### SOAL LATIHAN
1. Ringkaslah dalam bentuk daftar paragraf teks sumber yang diawali "Dalam konteks pemilihan kepala MIN", dengan tetap mempertahankan fakta-fakta utamanya.
2. Jawablah pertanyaan berikut berdasarkan teks sumber.
(a) Siapa yang memegang otoritas penuh dalam pemilihan kepala MIS?
(b) Peraturan apa yang digantikan oleh Permendikbudristek Nomor 40 Tahun 2021?
(c) Pada tahap apa kejelasan cakupan wilayah penempatan calon kepala sekolah perlu diumumkan?
3. Sebutkan semua langkah perbaikan yang diusulkan teks sumber di bawah subjudul "Mendorong seleksi yang berperspektif kesetaraan".

### TEKS SUMBER
========

Dalam konteks pemilihan kepala MIN, diklat merupakan tahapan yang dianggap menyulitkan guru dan kepala MIN perempuan. Ini karena ketidakpastian penetapan lokasi yang kerap jauh dari domisili, dan durasi diklat yang cukup lama. Akibatnya, guru perempuan enggan mengikuti pemilihan kepala MIN karena perlu memperhitungkan waktu yang sesuai dengan kebutuhannya.

Proses pengangkatan kepala MIN juga dipengaruhi subjektivitas Kemenag dan tidak selalu dibarengi dengan ukuran penilaian yang jelas. Kondisi tersebut berpotensi menimbulkan bias terhadap perempuan.

Pemangku kebijakan terkait, misalnya, cenderung memilih kandidat laki-laki walaupun pengalamannya lebih sedikit daripada perempuan karena masih kuatnya pandangan umum bahwa perempuan tidak siap ditugaskan sewaktu-waktu.

Khusus pemilihan kepala MIS, otoritas penuh pemilihan kepala madrasah dipegang oleh pimpinan yayasan.

Studi CWI menemukan perempuan kepala MIS dengan potensi kepemimpinan yang baik, sulit mengembangkan karirnya akibat cara pandang yayasan yang masih skeptis terhadap kepemimpinan perempuan. Dalam konteks ini, mereka bisa saja dianggap “mengancam” tatanan tradisional sebagian MIS yang cenderung patriarkis dan biasanya dipertahankan turun temurun.

Mendorong seleksi yang berperspektif kesetaraan

Terbitnya Permendikbudristek Nomor 40 Tahun 2021 tentang Penugasan Guru sebagai Kepala Sekolah yang menggantikan Permendikbud Nomor 6 tahun 2018 hanya menambah sertifikat guru penggerak sebagai prasyarat guru untuk menjadi kepala sekolah.

Lagi-lagi, ini merupakan peraturan netral gender yang tidak memedulikan pengalaman calon kepala sekolah perempuan.

Sejumlah perbaikan sebenarnya dapat terjadi jika ada komitmen meningkatkan partisipasi kepemimpinan perempuan. Salah satunya, mengumumkan kejelasan cakupan wilayah penempatan calon kepala sekolah sejak awal proses pemilihan, yakni pada tahap pengusulan.

Dinas Pendidikan di daerah perlu menerbitkan informasi publik tentang daftar calon kepala sekolah yang dibutuhkan, berikut zonasi wilayah sekolah yang memerlukan kepala sekolah.

Segenap pemangku kepentingan yang terlibat dalam perumusan regulasi pemilihan kepala sekolah juga perlu mengenali tantangan mobilitas sebagian besar guru perempuan.

Mereka bisa membuka peluang penempatan calon kepala sekolah perempuan menggunakan sistem zonasi. Artinya, memprioritaskan wilayah yang dekat domisili dan relatif aman bagi calon kepala sekolah perempuan.

========

### MATERI HASIL EKSTRAKSI
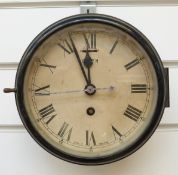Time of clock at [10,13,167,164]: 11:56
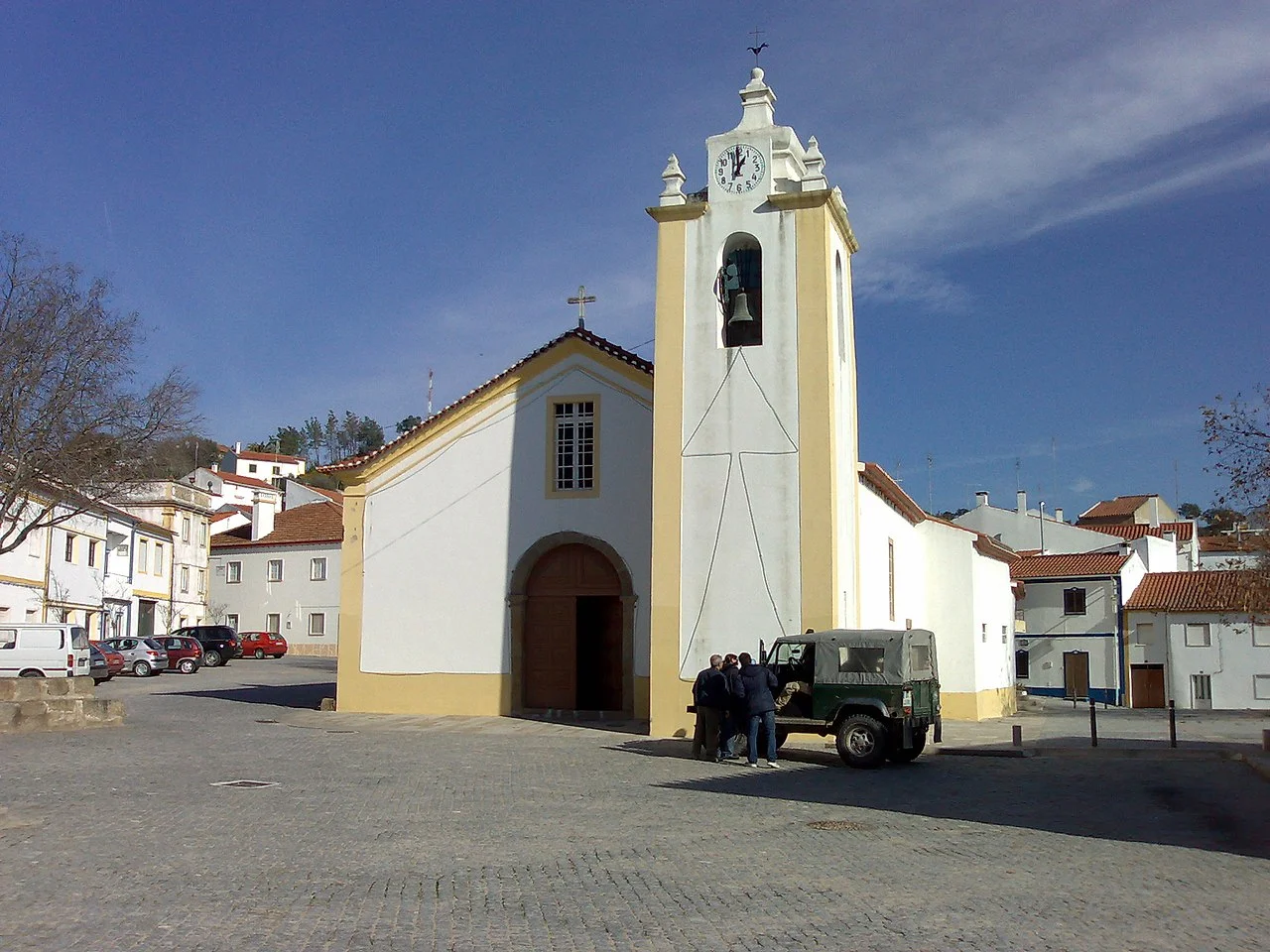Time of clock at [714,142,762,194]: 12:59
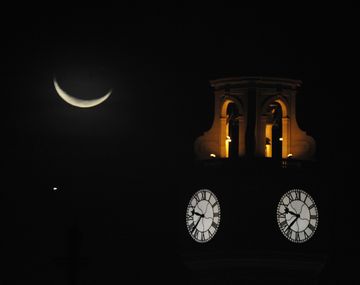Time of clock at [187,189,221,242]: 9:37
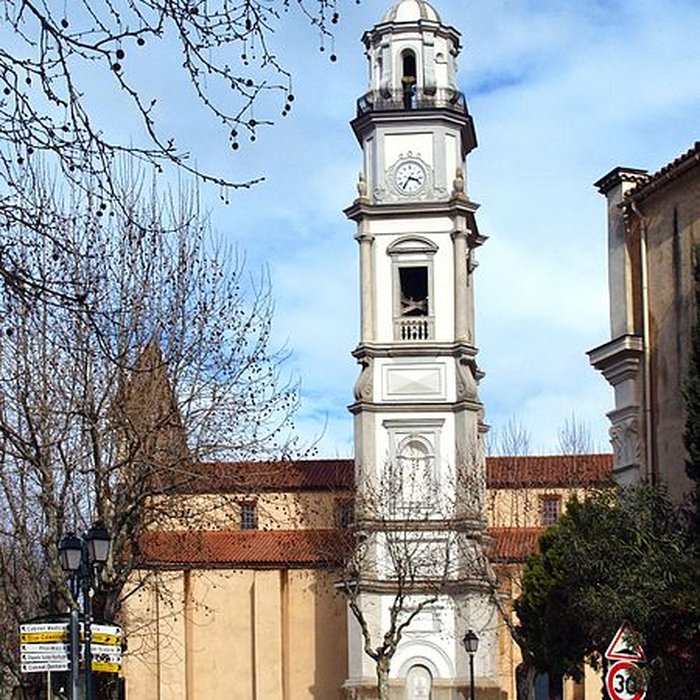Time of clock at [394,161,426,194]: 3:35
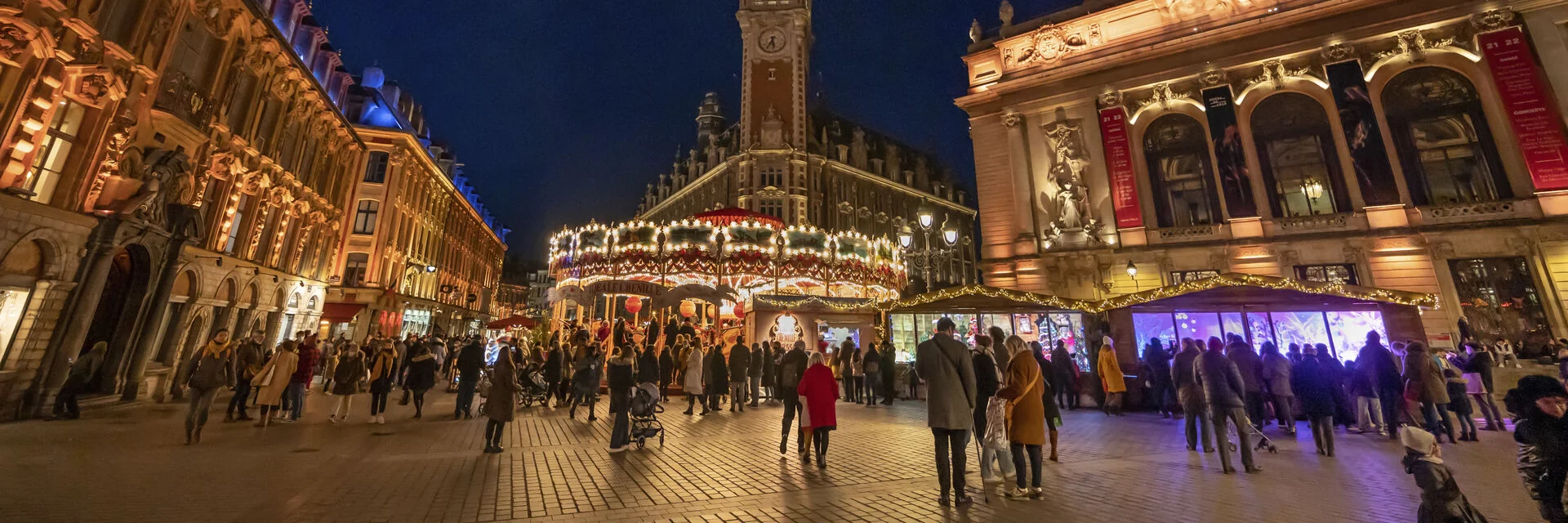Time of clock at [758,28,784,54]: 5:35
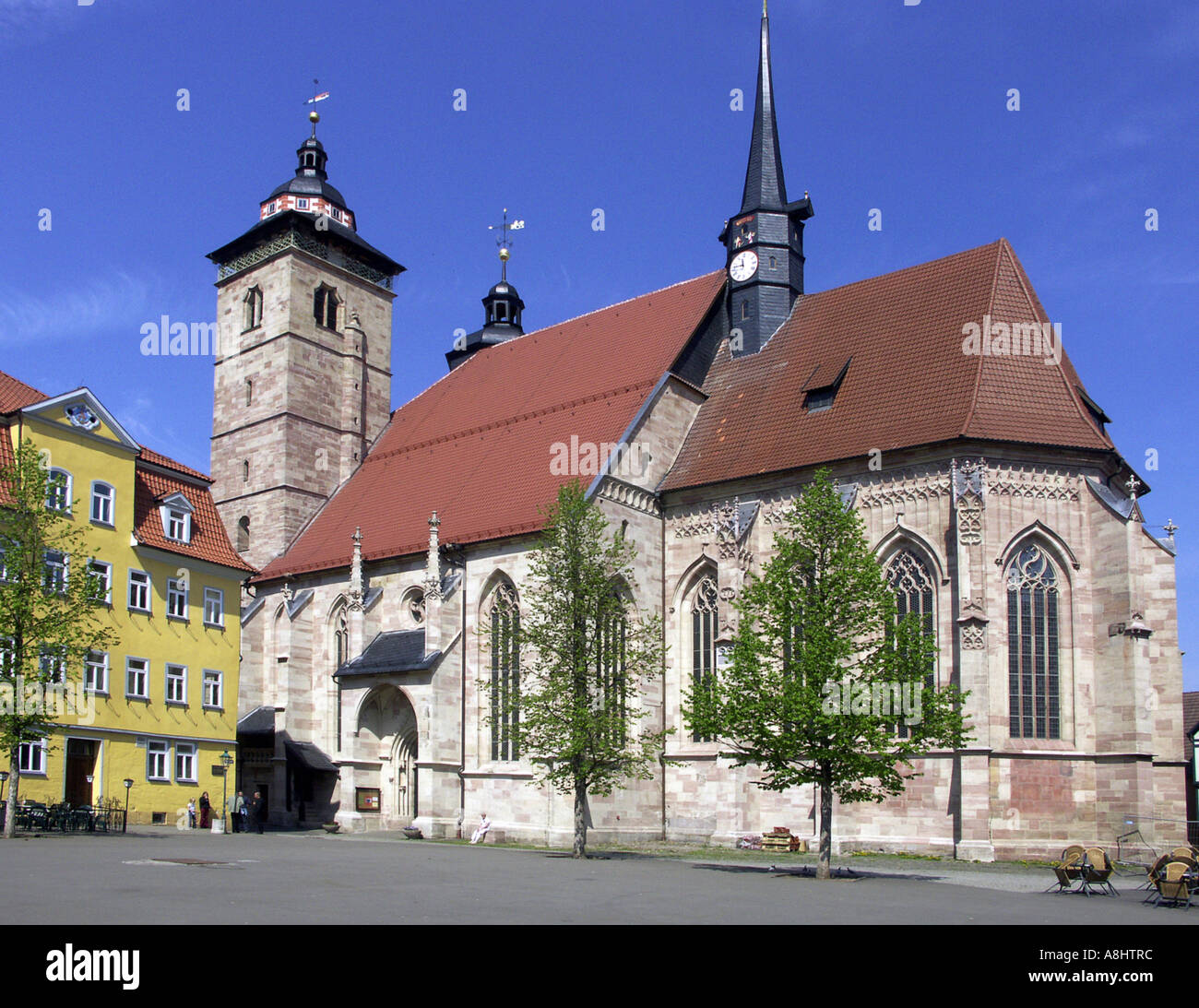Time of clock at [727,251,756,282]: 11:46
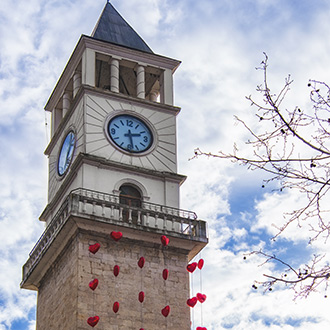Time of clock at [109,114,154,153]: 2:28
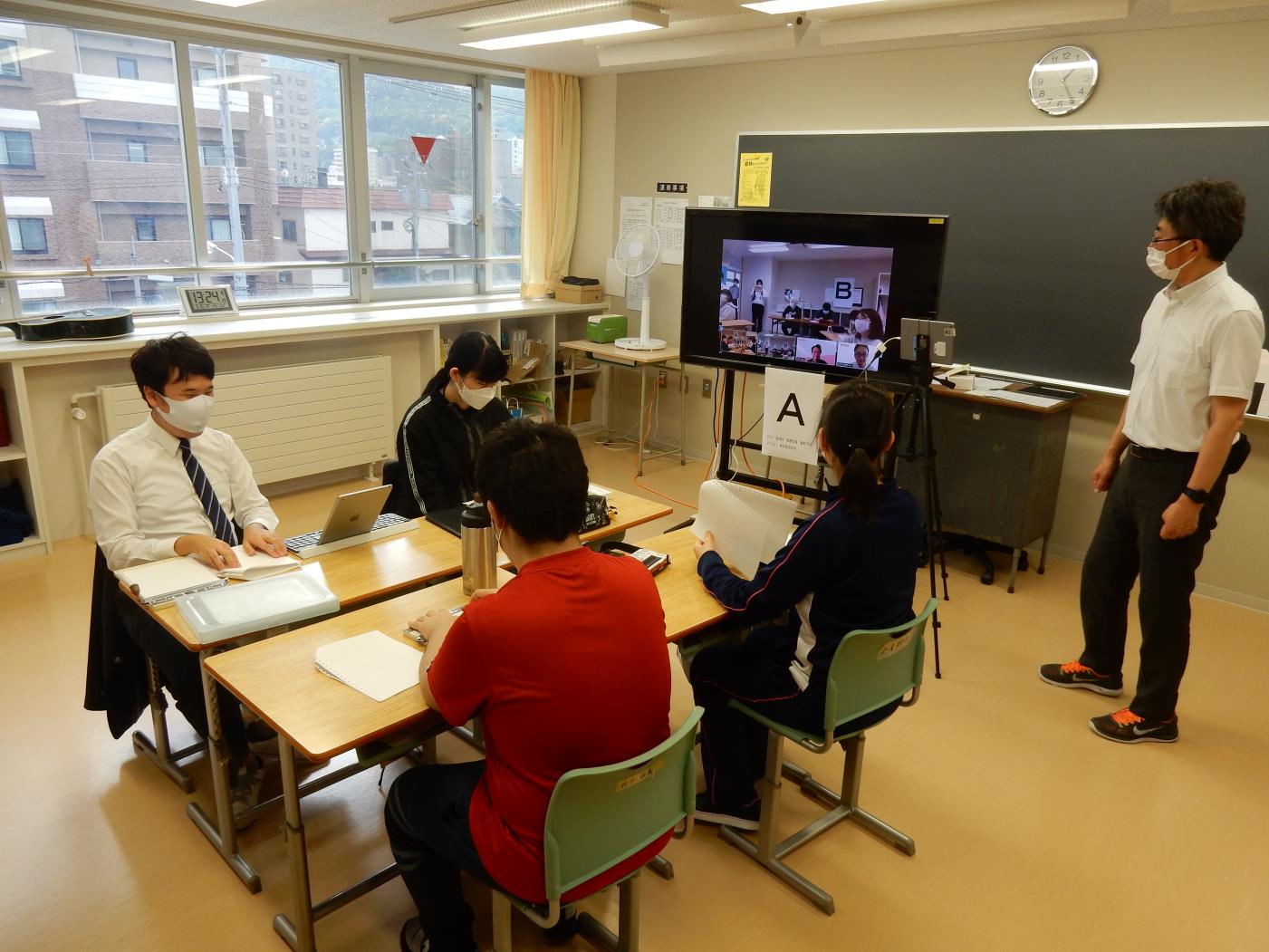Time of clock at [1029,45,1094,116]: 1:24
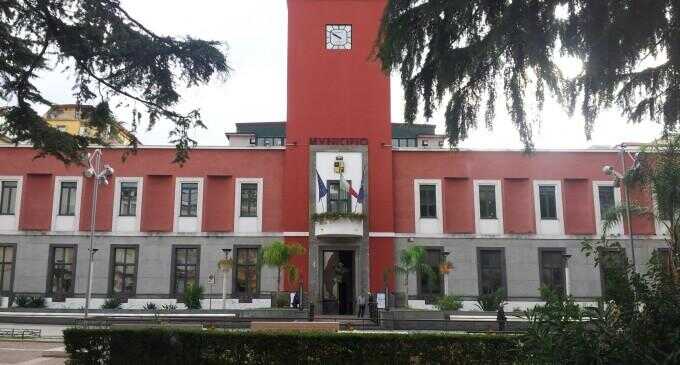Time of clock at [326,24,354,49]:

========

### PEMBAHASAN SOAL
1.
- Dalam pemilihan kepala MIN, diklat dianggap menyulitkan guru dan kepala MIN perempuan.
- Penyebabnya ada dua. Pertama, penetapan lokasi tidak pasti dan kerap jauh dari domisili. Kedua, durasi diklat cukup lama.
- Akibatnya, guru perempuan enggan mengikuti pemilihan karena harus memperhitungkan waktu yang sesuai dengan kebutuhannya.

2.
(a) Pimpinan yayasan.
(b) Permendikbud Nomor 6 Tahun 2018.
(c) Pada tahap pengusulan, yaitu sejak awal proses pemilihan.

3.
1. Mengumumkan kejelasan cakupan wilayah penempatan calon kepala sekolah sejak awal proses pemilihan, yakni pada tahap pengusulan.
2. Dinas Pendidikan di daerah menerbitkan informasi publik tentang daftar calon kepala sekolah yang dibutuhkan, berikut zonasi wilayah sekolah yang memerlukan kepala sekolah.
3. Pemangku kepentingan yang merumuskan regulasi pemilihan kepala sekolah mengenali tantangan mobilitas sebagian besar guru perempuan.
4. Membuka peluang penempatan calon kepala sekolah perempuan dengan sistem zonasi, yang memprioritaskan wilayah dekat domisili dan relatif aman bagi mereka.